Os Casarões da Minha
Vida
5. O quarteirão do
Casarão da São Jerônimo e meus inesquecíveis vizinhos
Poucos imóveis situados na Av. São Jerônimo, entre Rui Barbosa e
Benjamin Constant, na década de 1960, existem hoje. Deles destacam-se, no
quarteirão da nossa residência: o belo casarão da esquina com a Trav. Rui
Barbosa, onde hoje funciona o Instituto do Patrimônio Histórico e Artístico
Nacional – IPHAN e anteriormente foi sede do Centro Cultural Brasil Estados
Unidos – CCBEU, residência da família de Otávio Mendonça, e na minha primeira
recordação sede de um partido político. Situava-se à esquerda de nossa casa; do
lado oposto, à direita, a casa da família Abrãao e Alfonsita Antônio José,
donos da Farmácia Sul Americana, com duas unidades, uma na Santo Antônio e
outra no início da Treze de Maio, ambas no comércio, e que resistiram até à
formação dos novos grupos que passaram a dominar o comércio farmacêutico em
Belém; mais próximo da Benjamim, alguns imóveis resistem, entre eles, o da
família Homci e de Abílio Velho, então um dos donos da Importadora de
Ferragens, no bairro do Reduto. No quarteirão em frente destacam-se: na esquina
com Benjamin, outro belo casarão, antes residência do Comando da Aeronáutica, e
funcionando hoje e com prédio perfeitamente preservado, uma outra unidade do
IPHAN; ao seu lado, o pensionato da primeira foto, existente até hoje, em que
moravam moças vindas do interior para estudar em Belém, muitas das quais nossas
amigas. Merece destaque o poste de ferro que animava o romper do ano novo com
suas batidas com instrumentos também de ferro. Alguns dos prédios que
desapareceram, como se para apagar capítulos da memória da cidade, estavam
neste perímetro da São Jerônimo. O pensionato do Padre Raul, quase na esquina
da Rui Barbosa, abrigou estudantes que viriam a ter destaque na história
política e social de Belém. Entre eles: Januário Guedes, Pedro Rumiê, Felix
Oliveira e Pedro Portugal. Ao lado, outro pensionato, cujo prédio foi mais
tarde residência da família Gurjão e depois da família dos Farazinhos que
aprontaram e contaram muitas estórias. Mas o prédio mais emblemático para
história política da juventude universitária de nossa cidade foi o de número
509, da União Acadêmica Paraense – UAP, derrubado em 1969 para dar lugar, junto
com outros imóveis, a um investimento hoteleiro, o Hotel Regente. Segundo
Isidoro Alves, em seu texto para o livro “1964. Relatos subversivos: os
estudantes e o golpe militar no Pará”, depois da UAP este prédio abrigou a
residência de um Comando Militar. Ficava vizinho à casa da família Antônio
José, ao lado da casa de meus pais que passou a ter o número 543, quando da
mudança de nome da Avenida para Governador José Malcher. Não interessava manter
viva a memória do movimento civil estudantil e tal como a sede da União
Nacional dos Estudantes – UNE, foi destruída fisicamente. A foto da Folha do Norte de 01/04/1964,
retirada de um artigo, publicado on line, “Um olhar à cidade de Belém sob o
Golpe de 1964: paisagens e memórias de estudantes e artistas”, de Raquel Cunha e Flávio Leonel, de 2008, trás a
seguinte legenda: “Desde as primeiras horas de ontem, com a notícia de que o
Seminário Estudantil se reuniria na sede da UAP, ali estiveram, até à noite,
elementos da Polícia. Na foto vemos o delegado Eimar Pantoja, com seus
auxiliares, em frente à sede do órgão dos universitários.”
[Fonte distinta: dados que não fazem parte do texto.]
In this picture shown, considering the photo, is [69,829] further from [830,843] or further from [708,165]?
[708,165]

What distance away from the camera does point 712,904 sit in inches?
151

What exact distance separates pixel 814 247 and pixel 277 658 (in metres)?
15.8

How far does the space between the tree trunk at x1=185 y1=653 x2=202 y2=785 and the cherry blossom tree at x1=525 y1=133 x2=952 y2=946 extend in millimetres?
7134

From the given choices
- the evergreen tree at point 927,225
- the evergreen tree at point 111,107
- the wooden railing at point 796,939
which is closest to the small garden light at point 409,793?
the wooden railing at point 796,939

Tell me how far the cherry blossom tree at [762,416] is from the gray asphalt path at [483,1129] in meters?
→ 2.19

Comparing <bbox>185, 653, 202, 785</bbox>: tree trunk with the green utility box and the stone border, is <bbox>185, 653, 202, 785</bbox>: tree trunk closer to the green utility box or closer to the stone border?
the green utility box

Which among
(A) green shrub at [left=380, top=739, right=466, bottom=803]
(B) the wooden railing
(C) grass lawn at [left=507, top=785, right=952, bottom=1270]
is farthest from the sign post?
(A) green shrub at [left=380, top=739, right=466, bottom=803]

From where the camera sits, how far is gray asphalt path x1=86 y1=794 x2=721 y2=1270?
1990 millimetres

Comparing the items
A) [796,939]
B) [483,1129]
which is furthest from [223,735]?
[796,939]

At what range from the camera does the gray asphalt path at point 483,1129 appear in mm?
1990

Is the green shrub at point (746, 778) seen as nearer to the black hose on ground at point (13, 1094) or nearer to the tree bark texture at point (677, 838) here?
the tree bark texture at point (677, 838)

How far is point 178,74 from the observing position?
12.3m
Várias das cenas que se seguiram e que tão bem são descritas por vários
dos atores desta noite nos Relatos, assisti da janela de nossa casa. Como por
exemplo, a narrada por Pedro Galvão no capítulo “Vencidos Vencedores”:
“Vestidos de cuecas, sapatos e humilhação, eles procuravam manter a dignidade
ao caminhar pelo centro da avenida mal iluminada, sob o olhar perplexo dos
moradores nas janelas e da pequena multidão de estudantes e curiosos nas
calçadas, de um lado e outro da rua, a nossa São Jerônimo velha de guerra,
entre Ruy Barbosa e Benjamin Constant, justamente na quadra onde ficava a sede
da UAP ...” e a nossa casa.
Neta e filha de comerciante de classe média, não tinha, na época,
consciência política da importância e significado daquele momento. Só anos mais
tarde, com estudo e convivência com pessoas politicamente engajadas, fui
ampliando e clareando meu olhar e entendimento.